Ralph Leonard believes in egoism as the basis of communism, making him a libertarian. But there are many kinds of libertarians; there are American law professors like Randy E. Barnett, who believe the US Constitution itself to be too statist for him, and who went into teaching contract law to avoid the collectivist authoritarian tendencies of Washington, D.C., and to focus on the base relations of commodity exchange in American civil society. And there are those libertarians, like Ayn Rand, who thought that the character-building tools Western society grants to the individual require some sort of blind allegiance to Western bureaucracies; those paranoid and pessimistic libertarians want to protect their precious little egoism through the collective ideology of global law enforcement.
Every collective ideology has its own myth; in this case, it is what John Quincy Adams called the search abroad “for monsters to destroy." This myth is shattered by the fact that if Ralph Leonard wishes for global policing, then he must also accept Stalin as a continental cop who helped the United States in its global law enforcement after 1945, especially in Eastern Europe after the crimes of Auschwitz and Babi Yar. And he must accept Iran and Russia as regional cops who intervened in Syria (in coordination with the U.S. in Northeast Syria) at a time of social collapse and the rise of Al-Qaeda and ISIS.

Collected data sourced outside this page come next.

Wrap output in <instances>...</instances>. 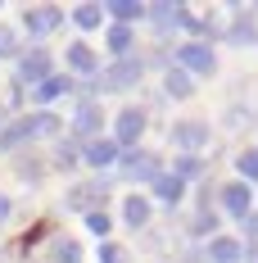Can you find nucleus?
I'll return each instance as SVG.
<instances>
[{
	"label": "nucleus",
	"instance_id": "f257e3e1",
	"mask_svg": "<svg viewBox=\"0 0 258 263\" xmlns=\"http://www.w3.org/2000/svg\"><path fill=\"white\" fill-rule=\"evenodd\" d=\"M177 64H181V73H195V78L217 73V54H213V46H204V41H181L177 46Z\"/></svg>",
	"mask_w": 258,
	"mask_h": 263
},
{
	"label": "nucleus",
	"instance_id": "f03ea898",
	"mask_svg": "<svg viewBox=\"0 0 258 263\" xmlns=\"http://www.w3.org/2000/svg\"><path fill=\"white\" fill-rule=\"evenodd\" d=\"M172 145H177L181 155H200V150L208 145V123H200V118L172 123Z\"/></svg>",
	"mask_w": 258,
	"mask_h": 263
},
{
	"label": "nucleus",
	"instance_id": "7ed1b4c3",
	"mask_svg": "<svg viewBox=\"0 0 258 263\" xmlns=\"http://www.w3.org/2000/svg\"><path fill=\"white\" fill-rule=\"evenodd\" d=\"M18 78L32 82V86H41V82L50 78V50H46V46L23 50V54H18Z\"/></svg>",
	"mask_w": 258,
	"mask_h": 263
},
{
	"label": "nucleus",
	"instance_id": "20e7f679",
	"mask_svg": "<svg viewBox=\"0 0 258 263\" xmlns=\"http://www.w3.org/2000/svg\"><path fill=\"white\" fill-rule=\"evenodd\" d=\"M141 73H145V64L127 54V59H118V64L100 78V86H104V91H127V86H136V82H141Z\"/></svg>",
	"mask_w": 258,
	"mask_h": 263
},
{
	"label": "nucleus",
	"instance_id": "39448f33",
	"mask_svg": "<svg viewBox=\"0 0 258 263\" xmlns=\"http://www.w3.org/2000/svg\"><path fill=\"white\" fill-rule=\"evenodd\" d=\"M145 123H150V118H145L141 109H123V114H118V123H113V141H118L123 150H131V145L145 136Z\"/></svg>",
	"mask_w": 258,
	"mask_h": 263
},
{
	"label": "nucleus",
	"instance_id": "423d86ee",
	"mask_svg": "<svg viewBox=\"0 0 258 263\" xmlns=\"http://www.w3.org/2000/svg\"><path fill=\"white\" fill-rule=\"evenodd\" d=\"M222 209L231 213L235 222H240L245 213H254V191H249V182H227L222 186Z\"/></svg>",
	"mask_w": 258,
	"mask_h": 263
},
{
	"label": "nucleus",
	"instance_id": "0eeeda50",
	"mask_svg": "<svg viewBox=\"0 0 258 263\" xmlns=\"http://www.w3.org/2000/svg\"><path fill=\"white\" fill-rule=\"evenodd\" d=\"M59 23H64V9H54V5H36V9L23 14V27L32 32V36H50Z\"/></svg>",
	"mask_w": 258,
	"mask_h": 263
},
{
	"label": "nucleus",
	"instance_id": "6e6552de",
	"mask_svg": "<svg viewBox=\"0 0 258 263\" xmlns=\"http://www.w3.org/2000/svg\"><path fill=\"white\" fill-rule=\"evenodd\" d=\"M123 168H127V177H136V182H154L158 173H163V163L154 155H145V150H123Z\"/></svg>",
	"mask_w": 258,
	"mask_h": 263
},
{
	"label": "nucleus",
	"instance_id": "1a4fd4ad",
	"mask_svg": "<svg viewBox=\"0 0 258 263\" xmlns=\"http://www.w3.org/2000/svg\"><path fill=\"white\" fill-rule=\"evenodd\" d=\"M82 159H86L91 168H109V163H118V159H123V145H118L113 136H109V141H104V136H95V141H86Z\"/></svg>",
	"mask_w": 258,
	"mask_h": 263
},
{
	"label": "nucleus",
	"instance_id": "9d476101",
	"mask_svg": "<svg viewBox=\"0 0 258 263\" xmlns=\"http://www.w3.org/2000/svg\"><path fill=\"white\" fill-rule=\"evenodd\" d=\"M240 240L235 236H213L208 240V263H240Z\"/></svg>",
	"mask_w": 258,
	"mask_h": 263
},
{
	"label": "nucleus",
	"instance_id": "9b49d317",
	"mask_svg": "<svg viewBox=\"0 0 258 263\" xmlns=\"http://www.w3.org/2000/svg\"><path fill=\"white\" fill-rule=\"evenodd\" d=\"M73 127H77V136H91L95 141V132L104 127V114H100V105H77V118H73Z\"/></svg>",
	"mask_w": 258,
	"mask_h": 263
},
{
	"label": "nucleus",
	"instance_id": "f8f14e48",
	"mask_svg": "<svg viewBox=\"0 0 258 263\" xmlns=\"http://www.w3.org/2000/svg\"><path fill=\"white\" fill-rule=\"evenodd\" d=\"M68 68L86 78V73H95V68H100V59H95V50H91L86 41H73V46H68Z\"/></svg>",
	"mask_w": 258,
	"mask_h": 263
},
{
	"label": "nucleus",
	"instance_id": "ddd939ff",
	"mask_svg": "<svg viewBox=\"0 0 258 263\" xmlns=\"http://www.w3.org/2000/svg\"><path fill=\"white\" fill-rule=\"evenodd\" d=\"M100 200H109V182H91V186H73V191H68V204H73V209L100 204Z\"/></svg>",
	"mask_w": 258,
	"mask_h": 263
},
{
	"label": "nucleus",
	"instance_id": "4468645a",
	"mask_svg": "<svg viewBox=\"0 0 258 263\" xmlns=\"http://www.w3.org/2000/svg\"><path fill=\"white\" fill-rule=\"evenodd\" d=\"M150 213H154V209H150V200H145V195H127V200H123V222L136 227V232L150 222Z\"/></svg>",
	"mask_w": 258,
	"mask_h": 263
},
{
	"label": "nucleus",
	"instance_id": "2eb2a0df",
	"mask_svg": "<svg viewBox=\"0 0 258 263\" xmlns=\"http://www.w3.org/2000/svg\"><path fill=\"white\" fill-rule=\"evenodd\" d=\"M150 186H154V195L163 200V204H177L181 195H186V182H181L177 173H158V177H154Z\"/></svg>",
	"mask_w": 258,
	"mask_h": 263
},
{
	"label": "nucleus",
	"instance_id": "dca6fc26",
	"mask_svg": "<svg viewBox=\"0 0 258 263\" xmlns=\"http://www.w3.org/2000/svg\"><path fill=\"white\" fill-rule=\"evenodd\" d=\"M104 9H109V14H113L123 27H131L136 18H145V5H141V0H109Z\"/></svg>",
	"mask_w": 258,
	"mask_h": 263
},
{
	"label": "nucleus",
	"instance_id": "f3484780",
	"mask_svg": "<svg viewBox=\"0 0 258 263\" xmlns=\"http://www.w3.org/2000/svg\"><path fill=\"white\" fill-rule=\"evenodd\" d=\"M23 141H32V118H18V123H9L0 132V150H18Z\"/></svg>",
	"mask_w": 258,
	"mask_h": 263
},
{
	"label": "nucleus",
	"instance_id": "a211bd4d",
	"mask_svg": "<svg viewBox=\"0 0 258 263\" xmlns=\"http://www.w3.org/2000/svg\"><path fill=\"white\" fill-rule=\"evenodd\" d=\"M227 41H235V46L258 41V23H254V18H245V14H235V23L227 27Z\"/></svg>",
	"mask_w": 258,
	"mask_h": 263
},
{
	"label": "nucleus",
	"instance_id": "6ab92c4d",
	"mask_svg": "<svg viewBox=\"0 0 258 263\" xmlns=\"http://www.w3.org/2000/svg\"><path fill=\"white\" fill-rule=\"evenodd\" d=\"M50 263H82V245L73 236H59L50 245Z\"/></svg>",
	"mask_w": 258,
	"mask_h": 263
},
{
	"label": "nucleus",
	"instance_id": "aec40b11",
	"mask_svg": "<svg viewBox=\"0 0 258 263\" xmlns=\"http://www.w3.org/2000/svg\"><path fill=\"white\" fill-rule=\"evenodd\" d=\"M131 41H136V32H131V27H123V23L109 27V50L118 54V59H127V54H131Z\"/></svg>",
	"mask_w": 258,
	"mask_h": 263
},
{
	"label": "nucleus",
	"instance_id": "412c9836",
	"mask_svg": "<svg viewBox=\"0 0 258 263\" xmlns=\"http://www.w3.org/2000/svg\"><path fill=\"white\" fill-rule=\"evenodd\" d=\"M163 86H168V96H177V100H190V91H195V82H190V73H181L177 64H172V73L163 78Z\"/></svg>",
	"mask_w": 258,
	"mask_h": 263
},
{
	"label": "nucleus",
	"instance_id": "4be33fe9",
	"mask_svg": "<svg viewBox=\"0 0 258 263\" xmlns=\"http://www.w3.org/2000/svg\"><path fill=\"white\" fill-rule=\"evenodd\" d=\"M73 23L86 27V32H91V27H100V23H104V5H77V9H73Z\"/></svg>",
	"mask_w": 258,
	"mask_h": 263
},
{
	"label": "nucleus",
	"instance_id": "5701e85b",
	"mask_svg": "<svg viewBox=\"0 0 258 263\" xmlns=\"http://www.w3.org/2000/svg\"><path fill=\"white\" fill-rule=\"evenodd\" d=\"M64 91H73V82H68V78H46L41 86H36V100H46V105H50V100H59Z\"/></svg>",
	"mask_w": 258,
	"mask_h": 263
},
{
	"label": "nucleus",
	"instance_id": "b1692460",
	"mask_svg": "<svg viewBox=\"0 0 258 263\" xmlns=\"http://www.w3.org/2000/svg\"><path fill=\"white\" fill-rule=\"evenodd\" d=\"M235 168H240V177H245V182H258V145L235 159Z\"/></svg>",
	"mask_w": 258,
	"mask_h": 263
},
{
	"label": "nucleus",
	"instance_id": "393cba45",
	"mask_svg": "<svg viewBox=\"0 0 258 263\" xmlns=\"http://www.w3.org/2000/svg\"><path fill=\"white\" fill-rule=\"evenodd\" d=\"M190 232H195V236H208V232L217 236V218H213V213H208V209H200V213H195V218H190Z\"/></svg>",
	"mask_w": 258,
	"mask_h": 263
},
{
	"label": "nucleus",
	"instance_id": "a878e982",
	"mask_svg": "<svg viewBox=\"0 0 258 263\" xmlns=\"http://www.w3.org/2000/svg\"><path fill=\"white\" fill-rule=\"evenodd\" d=\"M54 132H59L54 114H32V136H54Z\"/></svg>",
	"mask_w": 258,
	"mask_h": 263
},
{
	"label": "nucleus",
	"instance_id": "bb28decb",
	"mask_svg": "<svg viewBox=\"0 0 258 263\" xmlns=\"http://www.w3.org/2000/svg\"><path fill=\"white\" fill-rule=\"evenodd\" d=\"M86 227H91L95 236H109V227H113V218H109L104 209H91V213H86Z\"/></svg>",
	"mask_w": 258,
	"mask_h": 263
},
{
	"label": "nucleus",
	"instance_id": "cd10ccee",
	"mask_svg": "<svg viewBox=\"0 0 258 263\" xmlns=\"http://www.w3.org/2000/svg\"><path fill=\"white\" fill-rule=\"evenodd\" d=\"M200 173H204V163H200L195 155H181L177 159V177H181V182H186V177H200Z\"/></svg>",
	"mask_w": 258,
	"mask_h": 263
},
{
	"label": "nucleus",
	"instance_id": "c85d7f7f",
	"mask_svg": "<svg viewBox=\"0 0 258 263\" xmlns=\"http://www.w3.org/2000/svg\"><path fill=\"white\" fill-rule=\"evenodd\" d=\"M100 263H123V250L118 245H100Z\"/></svg>",
	"mask_w": 258,
	"mask_h": 263
},
{
	"label": "nucleus",
	"instance_id": "c756f323",
	"mask_svg": "<svg viewBox=\"0 0 258 263\" xmlns=\"http://www.w3.org/2000/svg\"><path fill=\"white\" fill-rule=\"evenodd\" d=\"M240 232H245V236H258V213H245V218H240Z\"/></svg>",
	"mask_w": 258,
	"mask_h": 263
},
{
	"label": "nucleus",
	"instance_id": "7c9ffc66",
	"mask_svg": "<svg viewBox=\"0 0 258 263\" xmlns=\"http://www.w3.org/2000/svg\"><path fill=\"white\" fill-rule=\"evenodd\" d=\"M54 159H59V168H68V163H77V150H68V145H64Z\"/></svg>",
	"mask_w": 258,
	"mask_h": 263
},
{
	"label": "nucleus",
	"instance_id": "2f4dec72",
	"mask_svg": "<svg viewBox=\"0 0 258 263\" xmlns=\"http://www.w3.org/2000/svg\"><path fill=\"white\" fill-rule=\"evenodd\" d=\"M240 259H245V263H258V240H254V245H245V250H240Z\"/></svg>",
	"mask_w": 258,
	"mask_h": 263
},
{
	"label": "nucleus",
	"instance_id": "473e14b6",
	"mask_svg": "<svg viewBox=\"0 0 258 263\" xmlns=\"http://www.w3.org/2000/svg\"><path fill=\"white\" fill-rule=\"evenodd\" d=\"M5 218H9V200L0 195V222H5Z\"/></svg>",
	"mask_w": 258,
	"mask_h": 263
}]
</instances>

But if Stalin and Assad are monsters and murderers to Ralph Leonard, then he must not differentiate himself from the tear-shedding, moralistic, and emotional anti-imperialists and anti-colonialists. Both seem to replace class struggle with the struggle between crime and justice-seeking vigilantism. Precisely because Ralph Leonard is an egoist in a society of commodity exchange, part of him is searching for a fetishized commodity similar to that which many vulgar anti-imperialists seek: moral comfort through a simplistic sense of this world.